> Supplied passage:
________

Time complexity: O(1) + O(n) + O(1) = O(n)

Recursive #1

let highest = 0

function findBiggestNum(arr, n) {     // ----T(n)
  if (n === -1)                       // ----O(1)---|---Base condition
    return highest;                   // ----O(1)---|

  if (arr[n] > highest)               // ----O(1)
    highest = arr[n]                  // ----O(1)

  return findBiggestNum(arr, n-1)    // ----T(n-1)
}

Equation 1: T(n) = O(1) + T(n-1)

O(1) + O(1) + O(1) + O(1) = O(1)

Base Condition: T(-1) = O(1)

if n == -1, recursion will end, so if the recursion method = T(n), we replace n to -1 to get T(-1), and since base condition = O(1), T(-1) = O(1).

Equation 2: T(n-1) = O(1) + T((n-1)-1)

Equation 3: T(n-2) = O(1) + T((n-2)-1)

T(n) = 1 + T(n-1)
     = 1 + (1 + T((n-1)-1)) # substitute `Equation 2`
     = 2 + T(n-2)
     = 2 + (1 + T((n-2)-1)) # substitute `Equation 3`
     = 3 + T(n-3)           # notice the pattern, substitue with k
     = k + T(n-k)
     = (n+1) + T(n-(n+1))   # attempt to make it T(-1) since it is the base condition, replace k with n+1
     = n + 1 + T(-1)
     = n + 1 + 1            # T(-1) = 1
     = O(n)

Recursive #2

function search(num, arr, start, end) {      // ----T(n)
  if (start <= end) {                        // ----O(1) ---|--- Base Condition
    if (arr[start] == num)                   // ----O(1) ---|
      return start                           // ----O(1) ---|
    else                                     // ----O(1) ---|
      return false                           // ----O(1) ---|
  }
  let mid = find_mid(arr, start, end)        // ----O(1)

________

> Entries:
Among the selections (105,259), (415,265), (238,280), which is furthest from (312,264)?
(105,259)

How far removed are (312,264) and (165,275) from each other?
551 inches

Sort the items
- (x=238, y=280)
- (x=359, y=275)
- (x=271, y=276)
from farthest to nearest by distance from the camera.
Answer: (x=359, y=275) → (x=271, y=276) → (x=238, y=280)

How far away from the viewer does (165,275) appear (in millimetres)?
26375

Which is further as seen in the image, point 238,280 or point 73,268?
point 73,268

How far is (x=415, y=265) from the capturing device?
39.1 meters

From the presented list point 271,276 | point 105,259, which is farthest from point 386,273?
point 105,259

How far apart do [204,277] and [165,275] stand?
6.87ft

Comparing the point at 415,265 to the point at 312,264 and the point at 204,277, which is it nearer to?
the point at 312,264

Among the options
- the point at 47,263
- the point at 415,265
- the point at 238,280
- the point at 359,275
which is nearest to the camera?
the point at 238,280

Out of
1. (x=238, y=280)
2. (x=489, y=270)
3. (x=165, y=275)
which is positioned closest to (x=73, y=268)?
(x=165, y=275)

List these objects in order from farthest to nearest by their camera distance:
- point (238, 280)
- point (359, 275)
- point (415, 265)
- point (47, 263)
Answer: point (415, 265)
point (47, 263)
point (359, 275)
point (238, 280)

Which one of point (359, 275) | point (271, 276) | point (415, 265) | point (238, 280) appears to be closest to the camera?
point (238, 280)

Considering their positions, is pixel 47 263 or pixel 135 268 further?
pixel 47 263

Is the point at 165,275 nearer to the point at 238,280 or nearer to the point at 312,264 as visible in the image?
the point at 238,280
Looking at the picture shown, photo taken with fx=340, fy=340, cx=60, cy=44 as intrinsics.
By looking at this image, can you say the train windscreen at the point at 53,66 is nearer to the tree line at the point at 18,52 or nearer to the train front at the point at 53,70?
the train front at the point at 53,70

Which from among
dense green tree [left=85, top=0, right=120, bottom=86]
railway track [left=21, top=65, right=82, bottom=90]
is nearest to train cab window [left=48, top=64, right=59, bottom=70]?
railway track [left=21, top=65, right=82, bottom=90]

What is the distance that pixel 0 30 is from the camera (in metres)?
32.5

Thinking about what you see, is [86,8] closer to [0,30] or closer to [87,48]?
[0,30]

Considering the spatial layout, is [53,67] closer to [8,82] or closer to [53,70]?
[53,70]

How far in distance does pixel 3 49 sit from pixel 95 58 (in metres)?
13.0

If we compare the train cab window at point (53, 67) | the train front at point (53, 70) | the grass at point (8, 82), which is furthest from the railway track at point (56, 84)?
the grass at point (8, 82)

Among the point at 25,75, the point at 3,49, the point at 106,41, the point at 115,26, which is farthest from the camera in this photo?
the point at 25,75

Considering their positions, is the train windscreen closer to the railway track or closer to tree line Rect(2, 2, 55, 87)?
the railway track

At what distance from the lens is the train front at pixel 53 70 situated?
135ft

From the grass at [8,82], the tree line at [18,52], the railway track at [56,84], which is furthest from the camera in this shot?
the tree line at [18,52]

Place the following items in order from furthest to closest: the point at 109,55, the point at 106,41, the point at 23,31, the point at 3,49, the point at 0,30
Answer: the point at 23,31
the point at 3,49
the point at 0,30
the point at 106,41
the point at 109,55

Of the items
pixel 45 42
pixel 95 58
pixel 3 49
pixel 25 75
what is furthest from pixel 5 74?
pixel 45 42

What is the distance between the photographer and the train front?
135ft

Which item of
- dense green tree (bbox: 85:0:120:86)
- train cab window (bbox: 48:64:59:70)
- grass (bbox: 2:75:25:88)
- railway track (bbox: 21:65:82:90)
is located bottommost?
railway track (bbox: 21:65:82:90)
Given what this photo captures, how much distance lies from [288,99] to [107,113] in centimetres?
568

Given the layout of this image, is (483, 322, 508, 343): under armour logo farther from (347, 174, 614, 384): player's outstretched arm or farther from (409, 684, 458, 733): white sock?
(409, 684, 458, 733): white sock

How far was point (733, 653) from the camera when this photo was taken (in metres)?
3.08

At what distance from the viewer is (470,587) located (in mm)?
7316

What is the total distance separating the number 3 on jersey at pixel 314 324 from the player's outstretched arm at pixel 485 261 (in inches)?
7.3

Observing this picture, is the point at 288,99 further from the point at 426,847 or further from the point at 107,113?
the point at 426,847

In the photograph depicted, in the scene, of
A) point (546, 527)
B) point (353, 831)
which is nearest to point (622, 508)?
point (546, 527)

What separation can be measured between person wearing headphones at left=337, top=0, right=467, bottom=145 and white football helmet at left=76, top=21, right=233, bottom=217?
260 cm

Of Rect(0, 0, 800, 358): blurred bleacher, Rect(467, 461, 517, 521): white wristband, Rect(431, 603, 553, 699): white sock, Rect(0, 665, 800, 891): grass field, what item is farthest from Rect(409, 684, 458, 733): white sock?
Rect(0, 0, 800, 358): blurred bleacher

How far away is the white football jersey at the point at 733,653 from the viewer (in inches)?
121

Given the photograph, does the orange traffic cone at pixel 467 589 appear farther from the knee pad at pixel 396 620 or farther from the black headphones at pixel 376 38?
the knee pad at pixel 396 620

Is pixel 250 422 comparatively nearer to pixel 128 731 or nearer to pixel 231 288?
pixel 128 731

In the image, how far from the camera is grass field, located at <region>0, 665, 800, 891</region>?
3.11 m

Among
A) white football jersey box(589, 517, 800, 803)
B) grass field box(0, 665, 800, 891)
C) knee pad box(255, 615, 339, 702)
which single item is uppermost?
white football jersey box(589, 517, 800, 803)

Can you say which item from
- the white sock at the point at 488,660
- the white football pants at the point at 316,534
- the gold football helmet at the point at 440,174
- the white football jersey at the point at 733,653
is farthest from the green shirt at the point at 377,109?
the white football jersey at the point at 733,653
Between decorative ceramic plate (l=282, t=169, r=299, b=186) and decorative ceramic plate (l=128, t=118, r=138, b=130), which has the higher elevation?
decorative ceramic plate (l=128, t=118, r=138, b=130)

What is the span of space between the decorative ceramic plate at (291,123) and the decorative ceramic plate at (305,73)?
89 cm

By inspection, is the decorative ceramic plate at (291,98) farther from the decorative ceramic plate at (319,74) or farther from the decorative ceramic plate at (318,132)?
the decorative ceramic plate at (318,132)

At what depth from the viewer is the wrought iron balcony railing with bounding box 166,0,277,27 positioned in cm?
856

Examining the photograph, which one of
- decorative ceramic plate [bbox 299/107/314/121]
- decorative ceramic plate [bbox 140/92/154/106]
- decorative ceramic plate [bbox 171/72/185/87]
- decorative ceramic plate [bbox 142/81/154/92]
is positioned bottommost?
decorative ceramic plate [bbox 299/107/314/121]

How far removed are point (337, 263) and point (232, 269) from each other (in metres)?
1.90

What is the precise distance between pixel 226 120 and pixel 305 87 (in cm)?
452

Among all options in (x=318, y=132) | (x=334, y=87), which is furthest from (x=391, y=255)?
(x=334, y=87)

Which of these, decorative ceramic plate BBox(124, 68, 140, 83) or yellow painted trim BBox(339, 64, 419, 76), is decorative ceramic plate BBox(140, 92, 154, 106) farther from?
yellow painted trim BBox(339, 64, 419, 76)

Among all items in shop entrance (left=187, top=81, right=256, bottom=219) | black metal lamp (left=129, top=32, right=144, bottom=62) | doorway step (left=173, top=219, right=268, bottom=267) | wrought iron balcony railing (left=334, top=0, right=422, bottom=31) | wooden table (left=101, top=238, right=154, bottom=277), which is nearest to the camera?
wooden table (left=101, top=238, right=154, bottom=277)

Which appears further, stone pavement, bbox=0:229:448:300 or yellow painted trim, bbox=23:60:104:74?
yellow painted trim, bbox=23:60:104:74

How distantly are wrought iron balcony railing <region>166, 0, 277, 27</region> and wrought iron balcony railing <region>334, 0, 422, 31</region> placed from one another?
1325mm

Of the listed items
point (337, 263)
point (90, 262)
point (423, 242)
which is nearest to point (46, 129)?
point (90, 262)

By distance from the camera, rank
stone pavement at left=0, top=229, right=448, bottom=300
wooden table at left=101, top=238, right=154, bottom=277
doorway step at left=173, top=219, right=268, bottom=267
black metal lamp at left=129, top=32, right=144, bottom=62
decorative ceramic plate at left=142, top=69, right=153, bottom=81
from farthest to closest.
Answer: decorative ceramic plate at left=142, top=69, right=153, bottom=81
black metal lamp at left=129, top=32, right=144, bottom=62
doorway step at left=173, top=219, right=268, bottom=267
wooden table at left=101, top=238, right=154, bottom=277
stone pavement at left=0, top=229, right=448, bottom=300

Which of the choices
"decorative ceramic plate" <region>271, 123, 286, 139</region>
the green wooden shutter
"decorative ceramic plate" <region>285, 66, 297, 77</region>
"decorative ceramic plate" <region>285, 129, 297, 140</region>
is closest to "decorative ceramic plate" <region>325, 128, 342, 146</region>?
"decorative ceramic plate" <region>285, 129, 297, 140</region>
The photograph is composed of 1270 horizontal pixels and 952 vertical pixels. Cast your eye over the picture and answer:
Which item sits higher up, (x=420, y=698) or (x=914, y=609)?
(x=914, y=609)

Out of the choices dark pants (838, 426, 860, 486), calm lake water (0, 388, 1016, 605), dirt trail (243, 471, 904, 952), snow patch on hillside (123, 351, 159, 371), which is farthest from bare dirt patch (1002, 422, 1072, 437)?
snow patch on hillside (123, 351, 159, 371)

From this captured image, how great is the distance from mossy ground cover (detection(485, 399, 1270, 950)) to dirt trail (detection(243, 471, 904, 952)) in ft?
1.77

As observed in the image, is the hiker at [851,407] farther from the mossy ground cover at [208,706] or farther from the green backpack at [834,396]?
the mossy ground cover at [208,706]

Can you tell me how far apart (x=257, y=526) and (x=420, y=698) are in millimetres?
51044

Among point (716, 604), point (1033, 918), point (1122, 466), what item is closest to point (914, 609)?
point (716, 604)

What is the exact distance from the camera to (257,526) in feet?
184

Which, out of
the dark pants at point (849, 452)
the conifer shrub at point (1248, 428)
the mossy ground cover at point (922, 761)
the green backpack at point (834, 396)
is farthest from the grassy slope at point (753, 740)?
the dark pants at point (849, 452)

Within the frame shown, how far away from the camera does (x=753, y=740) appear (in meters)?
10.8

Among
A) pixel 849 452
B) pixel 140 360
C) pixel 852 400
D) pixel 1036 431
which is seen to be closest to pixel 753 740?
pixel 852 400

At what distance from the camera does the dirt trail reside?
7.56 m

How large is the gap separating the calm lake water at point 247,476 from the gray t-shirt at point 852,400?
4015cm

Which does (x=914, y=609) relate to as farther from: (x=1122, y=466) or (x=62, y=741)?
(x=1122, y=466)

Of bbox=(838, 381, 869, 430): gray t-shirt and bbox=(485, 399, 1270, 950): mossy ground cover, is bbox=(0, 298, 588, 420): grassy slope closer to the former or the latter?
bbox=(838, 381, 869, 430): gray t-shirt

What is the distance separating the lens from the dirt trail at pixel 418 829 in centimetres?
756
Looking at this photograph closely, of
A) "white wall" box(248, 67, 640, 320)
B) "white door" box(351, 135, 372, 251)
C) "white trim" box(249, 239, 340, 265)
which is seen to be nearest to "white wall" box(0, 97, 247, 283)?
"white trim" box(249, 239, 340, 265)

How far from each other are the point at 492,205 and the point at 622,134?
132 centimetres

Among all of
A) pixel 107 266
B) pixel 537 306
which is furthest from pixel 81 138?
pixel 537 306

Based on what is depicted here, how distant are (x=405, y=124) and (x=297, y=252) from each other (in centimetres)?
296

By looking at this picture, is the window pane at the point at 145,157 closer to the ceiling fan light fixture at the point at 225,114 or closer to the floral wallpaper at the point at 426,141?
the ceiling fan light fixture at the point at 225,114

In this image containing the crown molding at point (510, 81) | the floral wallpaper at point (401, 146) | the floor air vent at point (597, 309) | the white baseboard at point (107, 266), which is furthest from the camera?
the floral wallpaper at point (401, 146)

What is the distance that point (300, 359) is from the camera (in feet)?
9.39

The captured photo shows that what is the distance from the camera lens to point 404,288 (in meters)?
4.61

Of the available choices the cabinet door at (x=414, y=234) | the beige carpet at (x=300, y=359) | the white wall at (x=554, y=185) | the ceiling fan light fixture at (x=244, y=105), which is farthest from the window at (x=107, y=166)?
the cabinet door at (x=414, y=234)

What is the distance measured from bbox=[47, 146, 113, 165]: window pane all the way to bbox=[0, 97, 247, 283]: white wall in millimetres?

________

> What you need to do:
(A) Using the passage on recursive time complexity, answer the following:
(i) What value is given for the base condition T(-1)?
(ii) In the derivation for Recursive #1, what is k replaced with?
(iii) What overall time complexity is given on the first line?
(B) Print the section of the passage on recursive time complexity from "if (arr[n] >" up to and including "O(1) + T(n-1)".
(C) Carry on the passage on recursive time complexity from the point at which it stops.

> Outputs:
(A)
(i) T(-1) = O(1)
(ii) n+1
(iii) O(n)

(B)
if (arr[n] > highest)               // ----O(1)
    highest = arr[n]                  // ----O(1)

  return findBiggestNum(arr, n-1)    // ----T(n-1)
}

Equation 1: T(n) = O(1) + T(n-1)

(C)
  if (mid > num) {                           // ----O(1)
    search(num, arr, start, mid)             // ----T(n/2)
  }
  else if (mid < num) {                      // ----O(1)
    search(num, arr, mid, end)               // ----T(n/2)
  }
  else if (mid == num)                       // ----O(1)
    return mid                               // ----O(1)
}

Equation 1: T(n) = T(n/2) + 1

Base Condition: T(1) = O(1)

If the array is of size 1, we can perform it in constant time.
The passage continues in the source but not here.